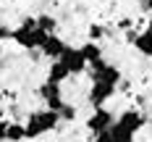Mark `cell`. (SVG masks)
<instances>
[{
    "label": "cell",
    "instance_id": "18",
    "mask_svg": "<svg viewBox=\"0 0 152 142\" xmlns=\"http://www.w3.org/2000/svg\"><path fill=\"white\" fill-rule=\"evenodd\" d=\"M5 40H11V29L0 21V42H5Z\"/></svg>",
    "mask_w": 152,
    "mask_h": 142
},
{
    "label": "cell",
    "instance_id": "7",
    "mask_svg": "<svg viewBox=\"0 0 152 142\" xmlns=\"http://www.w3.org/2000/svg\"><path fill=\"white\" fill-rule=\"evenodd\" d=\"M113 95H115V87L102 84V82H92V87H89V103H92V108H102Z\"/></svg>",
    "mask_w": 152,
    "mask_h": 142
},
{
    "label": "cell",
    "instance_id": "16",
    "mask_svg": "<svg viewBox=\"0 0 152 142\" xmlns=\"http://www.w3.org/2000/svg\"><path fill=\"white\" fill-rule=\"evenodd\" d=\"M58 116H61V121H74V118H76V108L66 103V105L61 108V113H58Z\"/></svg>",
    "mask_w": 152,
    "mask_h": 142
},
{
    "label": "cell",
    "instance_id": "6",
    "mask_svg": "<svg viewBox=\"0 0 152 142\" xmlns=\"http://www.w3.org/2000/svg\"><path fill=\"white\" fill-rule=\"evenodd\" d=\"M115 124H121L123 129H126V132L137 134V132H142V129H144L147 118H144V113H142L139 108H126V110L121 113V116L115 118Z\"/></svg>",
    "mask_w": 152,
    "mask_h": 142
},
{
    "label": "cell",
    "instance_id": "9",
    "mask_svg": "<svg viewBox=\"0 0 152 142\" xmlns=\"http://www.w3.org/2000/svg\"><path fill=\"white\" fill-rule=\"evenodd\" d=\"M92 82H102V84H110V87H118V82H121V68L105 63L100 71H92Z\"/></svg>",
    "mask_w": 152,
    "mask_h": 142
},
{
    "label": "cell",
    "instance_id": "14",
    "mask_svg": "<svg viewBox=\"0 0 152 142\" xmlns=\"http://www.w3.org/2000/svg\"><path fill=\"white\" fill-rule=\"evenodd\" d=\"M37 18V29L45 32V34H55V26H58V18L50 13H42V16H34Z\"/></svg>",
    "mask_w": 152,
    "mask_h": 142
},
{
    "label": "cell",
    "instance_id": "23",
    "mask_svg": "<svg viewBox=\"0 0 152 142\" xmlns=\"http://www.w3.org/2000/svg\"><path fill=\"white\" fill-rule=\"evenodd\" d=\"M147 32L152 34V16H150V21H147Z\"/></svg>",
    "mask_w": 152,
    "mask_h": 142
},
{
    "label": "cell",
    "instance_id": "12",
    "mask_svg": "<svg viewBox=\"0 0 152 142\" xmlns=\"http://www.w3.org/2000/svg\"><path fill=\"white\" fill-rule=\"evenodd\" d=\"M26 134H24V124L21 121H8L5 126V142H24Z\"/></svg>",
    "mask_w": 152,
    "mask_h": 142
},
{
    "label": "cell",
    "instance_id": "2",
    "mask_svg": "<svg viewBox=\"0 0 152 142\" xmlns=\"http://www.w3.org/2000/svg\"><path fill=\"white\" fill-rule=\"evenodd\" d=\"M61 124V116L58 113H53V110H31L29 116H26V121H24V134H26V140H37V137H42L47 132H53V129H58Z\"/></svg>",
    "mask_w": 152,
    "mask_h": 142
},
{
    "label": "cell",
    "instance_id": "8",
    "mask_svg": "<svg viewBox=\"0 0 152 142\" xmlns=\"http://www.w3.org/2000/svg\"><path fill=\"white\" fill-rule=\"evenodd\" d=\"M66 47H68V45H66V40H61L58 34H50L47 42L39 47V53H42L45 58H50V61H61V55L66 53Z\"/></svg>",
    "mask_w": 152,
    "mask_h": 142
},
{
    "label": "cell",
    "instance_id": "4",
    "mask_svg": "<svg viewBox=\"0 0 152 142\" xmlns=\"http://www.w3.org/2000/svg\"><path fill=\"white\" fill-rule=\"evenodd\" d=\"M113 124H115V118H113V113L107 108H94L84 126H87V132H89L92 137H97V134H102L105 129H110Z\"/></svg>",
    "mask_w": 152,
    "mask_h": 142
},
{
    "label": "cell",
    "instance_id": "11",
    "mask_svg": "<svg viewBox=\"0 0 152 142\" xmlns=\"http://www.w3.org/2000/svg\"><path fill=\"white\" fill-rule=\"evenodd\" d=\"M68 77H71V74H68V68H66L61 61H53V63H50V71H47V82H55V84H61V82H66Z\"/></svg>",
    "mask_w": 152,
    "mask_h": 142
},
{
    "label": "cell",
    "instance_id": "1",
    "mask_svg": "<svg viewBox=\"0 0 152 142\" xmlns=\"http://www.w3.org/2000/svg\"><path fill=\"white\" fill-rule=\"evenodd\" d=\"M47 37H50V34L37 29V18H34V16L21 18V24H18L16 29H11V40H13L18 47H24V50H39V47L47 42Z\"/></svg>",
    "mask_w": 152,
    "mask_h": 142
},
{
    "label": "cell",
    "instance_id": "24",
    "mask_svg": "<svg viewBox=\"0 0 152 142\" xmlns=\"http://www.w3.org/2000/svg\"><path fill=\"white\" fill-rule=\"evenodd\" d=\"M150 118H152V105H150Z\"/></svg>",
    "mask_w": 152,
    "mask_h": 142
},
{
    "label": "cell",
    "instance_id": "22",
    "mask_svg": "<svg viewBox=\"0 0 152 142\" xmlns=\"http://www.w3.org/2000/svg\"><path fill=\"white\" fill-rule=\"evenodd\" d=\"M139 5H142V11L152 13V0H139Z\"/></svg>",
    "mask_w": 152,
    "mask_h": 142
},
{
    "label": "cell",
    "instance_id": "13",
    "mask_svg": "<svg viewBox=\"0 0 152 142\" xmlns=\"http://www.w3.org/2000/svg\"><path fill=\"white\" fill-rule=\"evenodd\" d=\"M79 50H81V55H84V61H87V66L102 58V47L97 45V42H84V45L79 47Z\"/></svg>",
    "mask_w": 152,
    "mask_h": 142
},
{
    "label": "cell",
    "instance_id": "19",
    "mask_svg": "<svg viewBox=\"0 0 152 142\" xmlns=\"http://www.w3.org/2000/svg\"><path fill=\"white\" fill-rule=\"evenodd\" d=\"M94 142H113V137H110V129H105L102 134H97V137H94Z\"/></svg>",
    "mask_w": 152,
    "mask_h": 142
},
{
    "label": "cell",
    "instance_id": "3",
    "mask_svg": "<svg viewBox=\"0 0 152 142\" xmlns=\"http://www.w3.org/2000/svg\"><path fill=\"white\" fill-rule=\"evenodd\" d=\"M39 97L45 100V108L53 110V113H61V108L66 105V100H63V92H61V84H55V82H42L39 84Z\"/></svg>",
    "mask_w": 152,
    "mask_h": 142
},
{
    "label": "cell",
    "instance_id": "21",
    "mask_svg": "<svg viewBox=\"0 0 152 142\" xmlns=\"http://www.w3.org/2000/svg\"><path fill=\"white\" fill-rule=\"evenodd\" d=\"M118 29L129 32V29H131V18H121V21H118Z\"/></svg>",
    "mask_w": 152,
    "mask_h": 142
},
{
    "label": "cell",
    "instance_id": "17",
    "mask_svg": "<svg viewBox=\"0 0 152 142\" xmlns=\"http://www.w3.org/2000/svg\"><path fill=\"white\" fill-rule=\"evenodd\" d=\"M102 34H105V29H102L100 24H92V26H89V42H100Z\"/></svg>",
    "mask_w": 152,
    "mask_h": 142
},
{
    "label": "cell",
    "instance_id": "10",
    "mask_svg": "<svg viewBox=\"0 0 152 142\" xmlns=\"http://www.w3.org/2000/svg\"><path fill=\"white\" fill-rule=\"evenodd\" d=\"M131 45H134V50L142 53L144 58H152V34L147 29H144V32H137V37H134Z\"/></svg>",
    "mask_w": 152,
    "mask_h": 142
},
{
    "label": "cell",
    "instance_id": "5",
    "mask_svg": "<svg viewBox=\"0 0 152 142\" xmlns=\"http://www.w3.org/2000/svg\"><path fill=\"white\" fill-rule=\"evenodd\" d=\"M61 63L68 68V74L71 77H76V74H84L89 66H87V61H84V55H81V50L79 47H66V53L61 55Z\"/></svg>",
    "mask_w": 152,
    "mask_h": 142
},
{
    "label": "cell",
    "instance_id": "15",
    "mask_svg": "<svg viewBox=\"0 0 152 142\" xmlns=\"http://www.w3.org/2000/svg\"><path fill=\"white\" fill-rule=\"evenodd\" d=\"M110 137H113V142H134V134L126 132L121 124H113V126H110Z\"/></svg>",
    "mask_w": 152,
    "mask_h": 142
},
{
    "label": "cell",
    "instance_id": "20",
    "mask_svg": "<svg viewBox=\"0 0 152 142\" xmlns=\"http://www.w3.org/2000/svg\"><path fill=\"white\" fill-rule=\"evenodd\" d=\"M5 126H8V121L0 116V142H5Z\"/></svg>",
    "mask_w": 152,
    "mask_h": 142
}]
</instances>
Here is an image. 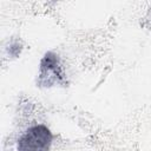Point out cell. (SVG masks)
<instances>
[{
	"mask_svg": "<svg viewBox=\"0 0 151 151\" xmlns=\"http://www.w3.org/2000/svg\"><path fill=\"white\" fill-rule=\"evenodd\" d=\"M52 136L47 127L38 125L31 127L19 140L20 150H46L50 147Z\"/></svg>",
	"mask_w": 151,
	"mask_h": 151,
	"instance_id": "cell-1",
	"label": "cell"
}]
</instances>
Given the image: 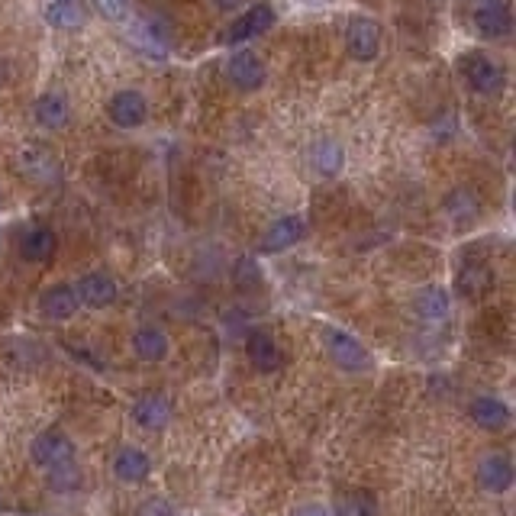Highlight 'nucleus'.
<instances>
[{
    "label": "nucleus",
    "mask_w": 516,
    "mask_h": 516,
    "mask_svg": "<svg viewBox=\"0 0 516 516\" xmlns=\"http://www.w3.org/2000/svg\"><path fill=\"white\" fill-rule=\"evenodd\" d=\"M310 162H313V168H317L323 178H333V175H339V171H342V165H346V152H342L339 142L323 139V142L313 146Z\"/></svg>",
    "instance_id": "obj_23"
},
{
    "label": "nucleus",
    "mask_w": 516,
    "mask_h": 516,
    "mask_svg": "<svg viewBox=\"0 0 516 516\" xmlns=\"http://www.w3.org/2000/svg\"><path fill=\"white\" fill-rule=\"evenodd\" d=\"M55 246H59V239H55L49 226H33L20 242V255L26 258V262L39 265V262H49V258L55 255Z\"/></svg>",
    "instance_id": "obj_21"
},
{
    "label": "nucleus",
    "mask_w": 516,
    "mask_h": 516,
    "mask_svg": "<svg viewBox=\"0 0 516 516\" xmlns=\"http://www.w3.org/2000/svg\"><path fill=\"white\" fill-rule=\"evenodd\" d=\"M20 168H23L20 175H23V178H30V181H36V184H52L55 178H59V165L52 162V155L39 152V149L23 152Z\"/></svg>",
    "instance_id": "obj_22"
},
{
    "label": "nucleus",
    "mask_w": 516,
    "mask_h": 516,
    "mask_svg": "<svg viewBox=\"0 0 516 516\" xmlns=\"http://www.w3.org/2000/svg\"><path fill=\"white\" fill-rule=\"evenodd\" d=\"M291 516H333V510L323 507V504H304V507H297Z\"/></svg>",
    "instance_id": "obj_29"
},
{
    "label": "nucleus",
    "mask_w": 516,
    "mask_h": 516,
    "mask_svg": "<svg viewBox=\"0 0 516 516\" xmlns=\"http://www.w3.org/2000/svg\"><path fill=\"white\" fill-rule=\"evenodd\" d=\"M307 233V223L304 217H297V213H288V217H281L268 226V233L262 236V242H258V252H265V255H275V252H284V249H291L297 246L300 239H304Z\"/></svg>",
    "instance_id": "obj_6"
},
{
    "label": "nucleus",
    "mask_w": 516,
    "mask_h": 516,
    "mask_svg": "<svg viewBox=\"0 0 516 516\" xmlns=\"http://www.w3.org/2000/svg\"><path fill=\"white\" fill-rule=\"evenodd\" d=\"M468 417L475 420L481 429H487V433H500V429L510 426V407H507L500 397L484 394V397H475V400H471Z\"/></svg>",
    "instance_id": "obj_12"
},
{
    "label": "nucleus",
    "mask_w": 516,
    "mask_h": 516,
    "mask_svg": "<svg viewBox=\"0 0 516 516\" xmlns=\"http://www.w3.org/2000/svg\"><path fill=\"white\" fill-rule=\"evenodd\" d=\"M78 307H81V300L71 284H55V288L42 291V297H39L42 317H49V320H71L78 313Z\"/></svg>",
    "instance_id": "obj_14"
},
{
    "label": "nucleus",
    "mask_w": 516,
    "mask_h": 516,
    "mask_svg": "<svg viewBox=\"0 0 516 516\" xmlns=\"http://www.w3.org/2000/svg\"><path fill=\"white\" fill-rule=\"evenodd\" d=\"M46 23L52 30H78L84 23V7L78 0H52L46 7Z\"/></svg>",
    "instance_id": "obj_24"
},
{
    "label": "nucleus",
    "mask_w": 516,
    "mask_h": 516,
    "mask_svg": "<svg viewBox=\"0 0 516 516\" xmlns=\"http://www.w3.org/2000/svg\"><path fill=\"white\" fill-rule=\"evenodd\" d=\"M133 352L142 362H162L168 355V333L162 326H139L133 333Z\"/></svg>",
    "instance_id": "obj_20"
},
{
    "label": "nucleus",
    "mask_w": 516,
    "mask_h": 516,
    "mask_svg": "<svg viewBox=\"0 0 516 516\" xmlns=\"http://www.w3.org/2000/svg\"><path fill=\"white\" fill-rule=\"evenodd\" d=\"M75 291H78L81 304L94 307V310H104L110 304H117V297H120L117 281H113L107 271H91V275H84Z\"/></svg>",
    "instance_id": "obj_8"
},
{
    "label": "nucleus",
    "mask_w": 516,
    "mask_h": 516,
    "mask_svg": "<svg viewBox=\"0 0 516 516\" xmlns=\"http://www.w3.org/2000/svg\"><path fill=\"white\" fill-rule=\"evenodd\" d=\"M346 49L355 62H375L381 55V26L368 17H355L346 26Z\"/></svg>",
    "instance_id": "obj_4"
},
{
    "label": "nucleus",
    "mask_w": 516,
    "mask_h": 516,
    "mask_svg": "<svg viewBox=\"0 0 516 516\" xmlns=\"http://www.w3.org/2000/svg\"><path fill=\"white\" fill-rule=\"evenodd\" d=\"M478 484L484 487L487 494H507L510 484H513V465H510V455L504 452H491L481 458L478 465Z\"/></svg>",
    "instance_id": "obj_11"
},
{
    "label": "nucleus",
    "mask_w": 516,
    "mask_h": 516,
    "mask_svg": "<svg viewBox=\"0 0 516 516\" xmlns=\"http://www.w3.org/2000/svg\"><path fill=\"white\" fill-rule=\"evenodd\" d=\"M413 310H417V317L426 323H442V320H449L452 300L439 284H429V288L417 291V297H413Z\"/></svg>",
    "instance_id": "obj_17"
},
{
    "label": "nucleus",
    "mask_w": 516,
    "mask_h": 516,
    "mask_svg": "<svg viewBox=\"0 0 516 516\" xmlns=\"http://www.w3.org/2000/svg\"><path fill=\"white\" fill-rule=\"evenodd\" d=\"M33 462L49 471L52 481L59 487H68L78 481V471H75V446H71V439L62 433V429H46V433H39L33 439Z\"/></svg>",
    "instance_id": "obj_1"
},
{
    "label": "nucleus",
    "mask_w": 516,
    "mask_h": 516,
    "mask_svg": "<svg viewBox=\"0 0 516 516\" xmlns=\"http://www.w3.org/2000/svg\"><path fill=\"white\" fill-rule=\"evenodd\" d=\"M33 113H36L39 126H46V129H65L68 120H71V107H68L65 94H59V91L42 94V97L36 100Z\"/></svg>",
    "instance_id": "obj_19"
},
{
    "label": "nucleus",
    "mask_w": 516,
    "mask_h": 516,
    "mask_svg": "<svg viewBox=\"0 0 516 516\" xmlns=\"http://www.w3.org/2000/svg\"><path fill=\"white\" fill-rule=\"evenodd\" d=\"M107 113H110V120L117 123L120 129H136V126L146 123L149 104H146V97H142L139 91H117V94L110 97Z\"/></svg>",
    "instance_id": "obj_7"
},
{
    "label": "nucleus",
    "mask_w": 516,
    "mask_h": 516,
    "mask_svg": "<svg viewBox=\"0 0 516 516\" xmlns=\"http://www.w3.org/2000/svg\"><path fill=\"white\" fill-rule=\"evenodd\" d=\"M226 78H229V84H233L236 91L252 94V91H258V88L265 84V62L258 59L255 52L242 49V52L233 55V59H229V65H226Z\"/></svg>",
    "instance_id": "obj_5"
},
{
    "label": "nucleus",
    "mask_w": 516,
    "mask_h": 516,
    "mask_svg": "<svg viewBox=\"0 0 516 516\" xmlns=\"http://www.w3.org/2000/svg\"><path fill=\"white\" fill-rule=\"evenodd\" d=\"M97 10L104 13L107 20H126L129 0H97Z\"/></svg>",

● Given request
From the beginning of the material through the line holding "124H121L123 129H126V132L137 134V132H142V129H144L147", inclusive, change every "instance_id" to "object_id". Return those lines with nothing else altered, and leave out the pictures.

● Output below
Mark `cell`. (SVG masks)
<instances>
[{
    "label": "cell",
    "object_id": "18",
    "mask_svg": "<svg viewBox=\"0 0 152 142\" xmlns=\"http://www.w3.org/2000/svg\"><path fill=\"white\" fill-rule=\"evenodd\" d=\"M5 40H11V29L0 21V42H5Z\"/></svg>",
    "mask_w": 152,
    "mask_h": 142
},
{
    "label": "cell",
    "object_id": "7",
    "mask_svg": "<svg viewBox=\"0 0 152 142\" xmlns=\"http://www.w3.org/2000/svg\"><path fill=\"white\" fill-rule=\"evenodd\" d=\"M113 95H115V87L102 84V82H92V87H89V103H92V108H102Z\"/></svg>",
    "mask_w": 152,
    "mask_h": 142
},
{
    "label": "cell",
    "object_id": "16",
    "mask_svg": "<svg viewBox=\"0 0 152 142\" xmlns=\"http://www.w3.org/2000/svg\"><path fill=\"white\" fill-rule=\"evenodd\" d=\"M58 116H61V121H74V118H76V108L66 103V105L61 108V113H58Z\"/></svg>",
    "mask_w": 152,
    "mask_h": 142
},
{
    "label": "cell",
    "object_id": "6",
    "mask_svg": "<svg viewBox=\"0 0 152 142\" xmlns=\"http://www.w3.org/2000/svg\"><path fill=\"white\" fill-rule=\"evenodd\" d=\"M115 124H121L123 129H126V132L137 134V132H142V129H144L147 118H144V113H142L139 108H126V110L121 113V116L115 118Z\"/></svg>",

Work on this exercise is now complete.